= Instruction =
Locate the line that contains "Which among the items". Copy it and every following line through the end of the records, exactly, and include nothing else.
[Start of Records]
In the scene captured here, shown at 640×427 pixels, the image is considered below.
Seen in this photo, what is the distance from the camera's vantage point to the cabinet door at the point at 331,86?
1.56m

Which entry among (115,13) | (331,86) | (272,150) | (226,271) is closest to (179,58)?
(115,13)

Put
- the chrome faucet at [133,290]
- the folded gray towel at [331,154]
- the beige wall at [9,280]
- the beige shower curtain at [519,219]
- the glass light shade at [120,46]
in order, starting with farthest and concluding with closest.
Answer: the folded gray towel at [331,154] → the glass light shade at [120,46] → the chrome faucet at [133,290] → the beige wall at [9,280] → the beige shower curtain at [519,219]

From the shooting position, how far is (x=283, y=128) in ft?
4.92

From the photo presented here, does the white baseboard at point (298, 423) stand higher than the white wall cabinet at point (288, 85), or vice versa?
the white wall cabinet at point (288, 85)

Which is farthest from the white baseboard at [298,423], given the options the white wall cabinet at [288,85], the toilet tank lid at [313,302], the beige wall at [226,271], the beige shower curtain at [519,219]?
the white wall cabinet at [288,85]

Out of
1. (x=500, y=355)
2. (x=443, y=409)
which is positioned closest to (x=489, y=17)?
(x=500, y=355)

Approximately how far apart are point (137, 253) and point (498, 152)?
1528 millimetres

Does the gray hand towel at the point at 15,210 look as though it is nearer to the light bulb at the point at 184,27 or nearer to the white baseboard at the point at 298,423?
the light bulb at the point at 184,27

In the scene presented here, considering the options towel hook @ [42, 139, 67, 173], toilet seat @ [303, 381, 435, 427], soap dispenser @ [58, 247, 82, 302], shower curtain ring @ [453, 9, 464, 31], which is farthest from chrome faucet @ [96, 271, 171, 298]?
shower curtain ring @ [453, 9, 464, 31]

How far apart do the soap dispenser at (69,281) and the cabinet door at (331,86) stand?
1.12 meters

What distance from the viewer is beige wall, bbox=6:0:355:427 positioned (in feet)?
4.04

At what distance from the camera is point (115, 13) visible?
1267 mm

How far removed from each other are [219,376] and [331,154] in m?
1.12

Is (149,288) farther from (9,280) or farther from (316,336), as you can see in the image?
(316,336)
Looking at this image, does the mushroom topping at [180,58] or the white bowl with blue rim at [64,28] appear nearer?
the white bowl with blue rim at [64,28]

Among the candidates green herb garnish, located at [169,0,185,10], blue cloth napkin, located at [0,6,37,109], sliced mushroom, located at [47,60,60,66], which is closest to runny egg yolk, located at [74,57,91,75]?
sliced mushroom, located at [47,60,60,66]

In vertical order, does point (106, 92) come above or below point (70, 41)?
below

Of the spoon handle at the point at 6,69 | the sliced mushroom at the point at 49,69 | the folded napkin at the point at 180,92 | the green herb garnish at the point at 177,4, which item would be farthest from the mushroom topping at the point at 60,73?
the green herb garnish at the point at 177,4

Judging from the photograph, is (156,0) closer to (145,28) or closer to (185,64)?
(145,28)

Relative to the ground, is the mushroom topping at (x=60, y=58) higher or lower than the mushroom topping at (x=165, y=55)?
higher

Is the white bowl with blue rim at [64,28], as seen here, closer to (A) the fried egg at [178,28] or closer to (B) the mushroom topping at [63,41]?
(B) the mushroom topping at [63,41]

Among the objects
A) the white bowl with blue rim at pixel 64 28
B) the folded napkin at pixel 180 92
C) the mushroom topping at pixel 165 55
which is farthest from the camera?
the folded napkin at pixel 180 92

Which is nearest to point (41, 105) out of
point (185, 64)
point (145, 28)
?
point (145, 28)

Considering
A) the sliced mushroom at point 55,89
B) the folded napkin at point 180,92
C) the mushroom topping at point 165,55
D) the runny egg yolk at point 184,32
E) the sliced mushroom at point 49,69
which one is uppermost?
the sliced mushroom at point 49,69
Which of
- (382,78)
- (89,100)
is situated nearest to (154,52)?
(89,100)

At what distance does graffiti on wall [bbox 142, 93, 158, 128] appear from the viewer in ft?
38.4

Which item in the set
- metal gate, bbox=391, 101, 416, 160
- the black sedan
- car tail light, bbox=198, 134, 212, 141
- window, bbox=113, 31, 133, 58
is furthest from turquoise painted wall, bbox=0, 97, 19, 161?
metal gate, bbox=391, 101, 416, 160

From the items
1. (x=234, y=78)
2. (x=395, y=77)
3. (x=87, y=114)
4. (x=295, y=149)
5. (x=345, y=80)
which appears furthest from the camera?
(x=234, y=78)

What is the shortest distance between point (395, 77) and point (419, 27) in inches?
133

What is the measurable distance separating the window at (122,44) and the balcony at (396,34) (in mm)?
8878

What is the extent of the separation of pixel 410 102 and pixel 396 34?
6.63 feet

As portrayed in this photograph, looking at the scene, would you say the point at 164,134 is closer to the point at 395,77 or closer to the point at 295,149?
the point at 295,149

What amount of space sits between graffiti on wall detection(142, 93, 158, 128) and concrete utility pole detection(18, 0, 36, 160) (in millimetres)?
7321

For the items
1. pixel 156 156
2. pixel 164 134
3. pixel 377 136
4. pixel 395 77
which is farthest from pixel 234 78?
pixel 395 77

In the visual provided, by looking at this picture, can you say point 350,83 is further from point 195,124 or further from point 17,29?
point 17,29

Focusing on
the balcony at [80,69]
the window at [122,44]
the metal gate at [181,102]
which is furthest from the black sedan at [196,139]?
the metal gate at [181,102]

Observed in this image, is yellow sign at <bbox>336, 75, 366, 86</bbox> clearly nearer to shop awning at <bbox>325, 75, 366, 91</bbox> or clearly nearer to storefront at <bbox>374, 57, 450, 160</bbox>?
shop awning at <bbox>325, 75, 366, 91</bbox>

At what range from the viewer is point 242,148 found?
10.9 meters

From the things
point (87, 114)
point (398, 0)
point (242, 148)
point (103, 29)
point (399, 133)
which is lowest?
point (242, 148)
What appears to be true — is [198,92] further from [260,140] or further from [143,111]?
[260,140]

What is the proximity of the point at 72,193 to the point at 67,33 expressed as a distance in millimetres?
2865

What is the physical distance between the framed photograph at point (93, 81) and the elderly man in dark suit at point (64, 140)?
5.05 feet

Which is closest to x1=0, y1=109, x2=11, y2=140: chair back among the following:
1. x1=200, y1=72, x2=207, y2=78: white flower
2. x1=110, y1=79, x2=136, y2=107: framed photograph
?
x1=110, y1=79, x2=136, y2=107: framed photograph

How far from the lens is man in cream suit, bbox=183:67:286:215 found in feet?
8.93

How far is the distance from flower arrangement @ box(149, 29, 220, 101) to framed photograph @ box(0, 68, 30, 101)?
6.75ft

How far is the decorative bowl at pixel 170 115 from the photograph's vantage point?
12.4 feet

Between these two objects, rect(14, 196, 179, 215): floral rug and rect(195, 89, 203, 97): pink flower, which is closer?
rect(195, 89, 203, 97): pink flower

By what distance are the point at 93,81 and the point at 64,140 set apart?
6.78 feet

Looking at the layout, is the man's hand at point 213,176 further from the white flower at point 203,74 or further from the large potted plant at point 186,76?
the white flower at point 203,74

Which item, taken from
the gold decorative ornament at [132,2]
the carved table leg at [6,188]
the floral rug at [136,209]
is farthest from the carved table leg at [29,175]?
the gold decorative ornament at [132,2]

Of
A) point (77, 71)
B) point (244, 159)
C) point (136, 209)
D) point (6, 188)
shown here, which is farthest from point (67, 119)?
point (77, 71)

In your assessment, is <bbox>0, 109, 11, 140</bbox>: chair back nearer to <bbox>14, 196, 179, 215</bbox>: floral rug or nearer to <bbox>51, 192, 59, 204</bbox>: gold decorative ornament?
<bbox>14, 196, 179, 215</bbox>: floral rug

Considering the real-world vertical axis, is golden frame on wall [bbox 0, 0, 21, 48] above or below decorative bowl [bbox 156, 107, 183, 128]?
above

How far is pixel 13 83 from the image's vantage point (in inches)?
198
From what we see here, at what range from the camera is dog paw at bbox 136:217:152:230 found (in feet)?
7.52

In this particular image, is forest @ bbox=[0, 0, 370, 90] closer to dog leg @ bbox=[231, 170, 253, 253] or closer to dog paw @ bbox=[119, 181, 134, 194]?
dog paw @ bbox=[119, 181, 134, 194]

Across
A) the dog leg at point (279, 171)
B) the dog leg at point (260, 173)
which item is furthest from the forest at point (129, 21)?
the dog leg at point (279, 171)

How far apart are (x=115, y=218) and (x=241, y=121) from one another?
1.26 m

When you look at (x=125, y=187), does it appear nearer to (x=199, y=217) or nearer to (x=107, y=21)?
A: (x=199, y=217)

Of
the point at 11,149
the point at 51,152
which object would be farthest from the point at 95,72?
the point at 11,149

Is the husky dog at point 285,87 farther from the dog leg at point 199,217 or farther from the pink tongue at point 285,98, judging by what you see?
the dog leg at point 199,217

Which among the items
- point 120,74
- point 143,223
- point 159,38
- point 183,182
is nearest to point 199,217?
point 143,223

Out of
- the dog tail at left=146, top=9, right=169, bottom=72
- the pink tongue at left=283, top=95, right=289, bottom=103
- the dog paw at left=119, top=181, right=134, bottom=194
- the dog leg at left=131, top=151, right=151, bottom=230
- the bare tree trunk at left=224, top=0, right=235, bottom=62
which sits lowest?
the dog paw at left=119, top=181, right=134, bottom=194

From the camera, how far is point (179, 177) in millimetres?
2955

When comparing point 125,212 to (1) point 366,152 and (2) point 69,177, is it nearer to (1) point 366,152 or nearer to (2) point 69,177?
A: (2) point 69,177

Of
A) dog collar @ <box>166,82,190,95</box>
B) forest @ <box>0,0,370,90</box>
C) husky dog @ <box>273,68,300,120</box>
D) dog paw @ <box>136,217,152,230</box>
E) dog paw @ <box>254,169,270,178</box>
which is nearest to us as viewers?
[End of Records]
= Exercise answer =
Which among the items
- point 120,74
- point 143,223
- point 159,38
- point 183,182
is nearest to point 199,217?
point 143,223

Out of
- the dog tail at left=146, top=9, right=169, bottom=72
- the pink tongue at left=283, top=95, right=289, bottom=103
- the dog paw at left=119, top=181, right=134, bottom=194
- the dog leg at left=131, top=151, right=151, bottom=230
- the bare tree trunk at left=224, top=0, right=235, bottom=62
which sits lowest?
the dog paw at left=119, top=181, right=134, bottom=194

From the camera, how far is point (179, 177) in millimetres?
2955

When comparing point 125,212 to (1) point 366,152 and (2) point 69,177, is it nearer to (1) point 366,152 or nearer to (2) point 69,177?
A: (2) point 69,177

Of
A) dog collar @ <box>166,82,190,95</box>
B) forest @ <box>0,0,370,90</box>
C) husky dog @ <box>273,68,300,120</box>
D) dog paw @ <box>136,217,152,230</box>
E) dog paw @ <box>254,169,270,178</box>
which is nearest to us as viewers?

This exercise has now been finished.